◆ Task description:
In the material below, copy out word for word the lines starting with the one that contains "As shown in" and going on through the one that contains "2.06 meters", both included. Give only those lines.

◆ Supplied material:
— START —

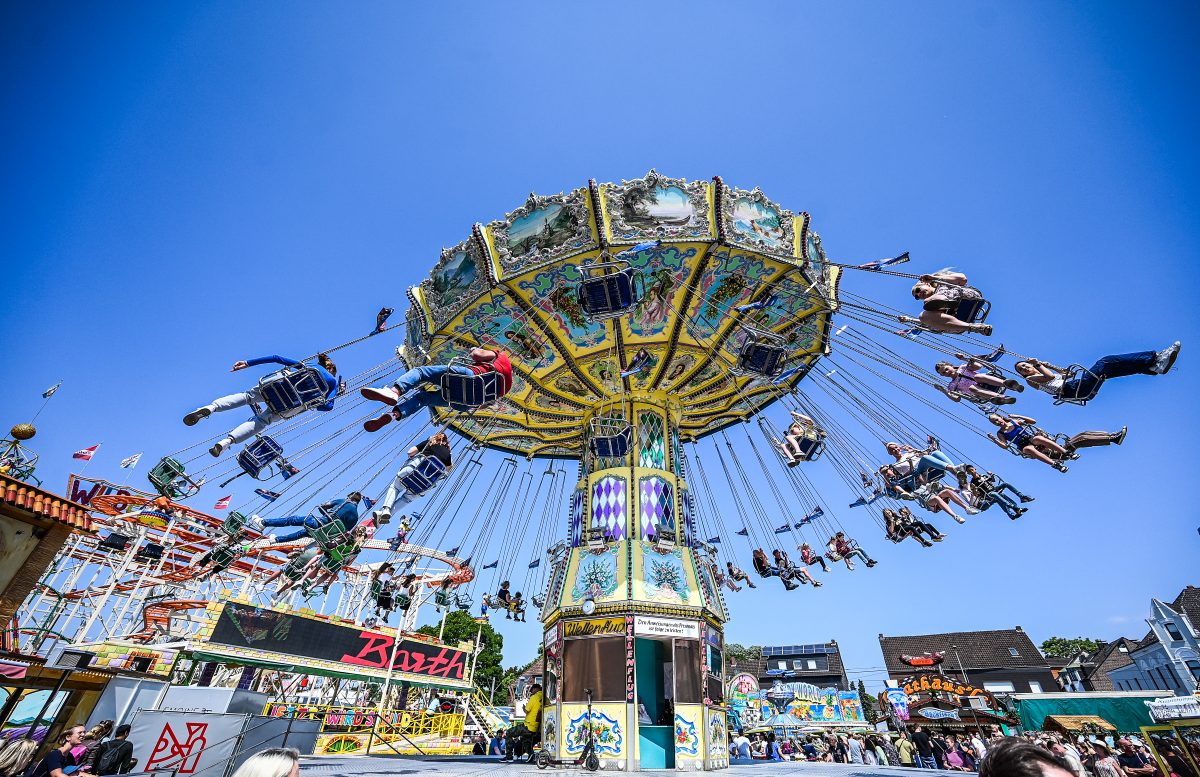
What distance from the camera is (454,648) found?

— END —
— START —

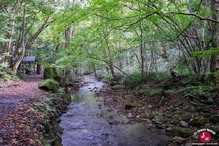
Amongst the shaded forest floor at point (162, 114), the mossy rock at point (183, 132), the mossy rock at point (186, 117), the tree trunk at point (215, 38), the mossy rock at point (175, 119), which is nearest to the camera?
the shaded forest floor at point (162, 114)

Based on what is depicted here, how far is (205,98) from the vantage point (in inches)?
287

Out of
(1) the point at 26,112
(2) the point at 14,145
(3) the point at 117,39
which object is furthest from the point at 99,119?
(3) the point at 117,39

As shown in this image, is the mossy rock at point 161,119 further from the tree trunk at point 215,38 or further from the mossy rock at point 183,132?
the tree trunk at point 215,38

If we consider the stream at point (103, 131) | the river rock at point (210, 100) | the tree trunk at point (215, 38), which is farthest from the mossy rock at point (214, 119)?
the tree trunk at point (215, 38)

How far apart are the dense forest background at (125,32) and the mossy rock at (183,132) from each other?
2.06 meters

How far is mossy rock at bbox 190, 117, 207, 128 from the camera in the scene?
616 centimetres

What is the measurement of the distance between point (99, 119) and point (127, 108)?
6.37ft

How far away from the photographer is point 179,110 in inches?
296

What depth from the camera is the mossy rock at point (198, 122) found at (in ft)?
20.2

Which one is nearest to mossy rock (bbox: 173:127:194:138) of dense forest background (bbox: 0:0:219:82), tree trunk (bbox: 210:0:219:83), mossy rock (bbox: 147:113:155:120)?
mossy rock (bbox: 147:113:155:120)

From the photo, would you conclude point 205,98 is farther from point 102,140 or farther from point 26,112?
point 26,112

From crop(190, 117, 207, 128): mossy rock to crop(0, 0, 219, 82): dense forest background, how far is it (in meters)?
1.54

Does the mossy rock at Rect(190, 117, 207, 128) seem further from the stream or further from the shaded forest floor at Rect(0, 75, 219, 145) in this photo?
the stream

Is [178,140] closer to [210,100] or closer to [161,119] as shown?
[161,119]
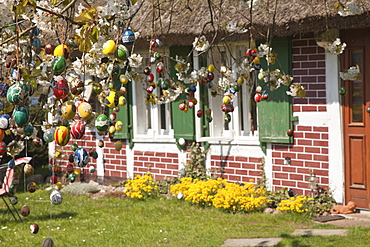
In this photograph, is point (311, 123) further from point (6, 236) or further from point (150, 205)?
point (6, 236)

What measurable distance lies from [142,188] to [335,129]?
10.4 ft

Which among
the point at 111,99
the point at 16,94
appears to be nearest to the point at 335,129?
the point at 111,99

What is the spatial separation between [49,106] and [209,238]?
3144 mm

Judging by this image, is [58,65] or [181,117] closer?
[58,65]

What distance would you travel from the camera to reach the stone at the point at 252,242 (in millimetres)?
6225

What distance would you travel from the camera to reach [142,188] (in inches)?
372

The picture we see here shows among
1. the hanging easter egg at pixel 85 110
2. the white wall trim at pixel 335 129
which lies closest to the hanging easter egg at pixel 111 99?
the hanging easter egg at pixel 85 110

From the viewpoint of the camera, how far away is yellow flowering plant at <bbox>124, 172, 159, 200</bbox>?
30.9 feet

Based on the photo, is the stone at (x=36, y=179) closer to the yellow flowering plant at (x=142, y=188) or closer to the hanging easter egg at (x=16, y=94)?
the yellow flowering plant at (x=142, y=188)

— END —

◆ Answer to the exercise:
As shown in this image, is the mossy rock at point 161,119 further from the tree trunk at point 215,38 or further from the mossy rock at point 183,132?
the tree trunk at point 215,38

If we consider the stream at point (103, 131) | the river rock at point (210, 100) | the tree trunk at point (215, 38), which is farthest from the mossy rock at point (214, 119)?
the tree trunk at point (215, 38)

How far apart are the dense forest background at (125,32) and the mossy rock at (183,132) from each other?
2.06 meters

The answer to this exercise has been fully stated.